Me encanta el vocabulario del pequeño.
“Yo sienta aquí, yo”.
Y siempre con el yo por delante. Que quede claro.
La riqueza de su léxico es limitada, sí. Pero se hace entender a las mil maravillas. Por ejemplo, lo de que mi hijo se podría alimentar de pan solo lo he contado muchas veces. Ni nocilla, ni paté, ni nada. A pelo.
Pero yo me resisto y procuro que en el desayuno se lo coma con algo más de fundamento. Ayer me montó un cristo porque le puse aceite de oliva. Hoy en el desayuno le pregunto:
– ¿Qué quieres?
– ¡Pa!
– Vale, pues te hago una tostada.
Y se levanta de su silla, va al armario, abre la puerta…

… y, señalando el aceite dice:
– Ezo, no.
Explicarse, se explica divinamente.
La tostada ha sido de mantequilla y mermelada.
¿O debiera decir y merrrrrmelada? Para comunicarme mejor con él. Porque él, la errrrrrrrrrrrre, la va a gastar. Un dragón es un ragón, el color verde es verre, le duele la ripa, no le gustan las cosas grandes, sino randes, y un tren es en realidad un rén.

(Aquí, uno de los trenes que se inventa).
Lo vemos en la siguiente conversación:
– ¡Mía, el rén! – me dice todo emocionado enseñándome una serie de objetos puestos en fila…

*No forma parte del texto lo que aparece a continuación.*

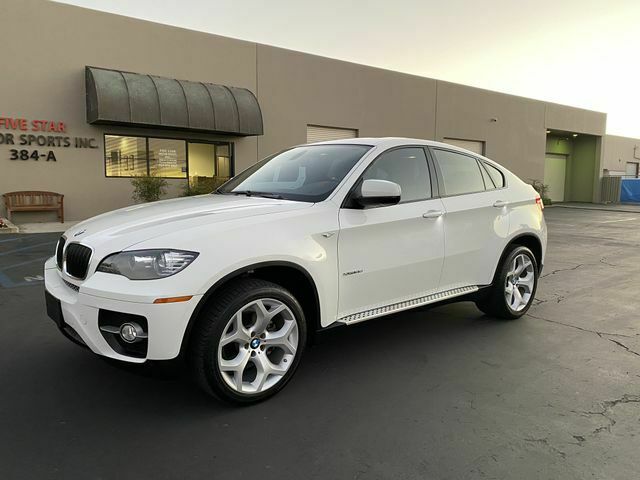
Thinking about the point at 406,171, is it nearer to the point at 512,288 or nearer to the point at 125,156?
the point at 512,288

– ¡Qué largo, el tren! – le observo.
– ¡¡No, rande!!
Ah, y es que para él “largo” es sinónimo de “grande”. Me hace lo mismo con las cosas gordas, que son grandes. Y, como contaba en mayo, le llama grande hasta a ir rápido. Todo es grande. Perdón, “rande”.Y punto.
Y creo que es hora de pedir ayuda a Coco, el de “Barrio Sésamo”.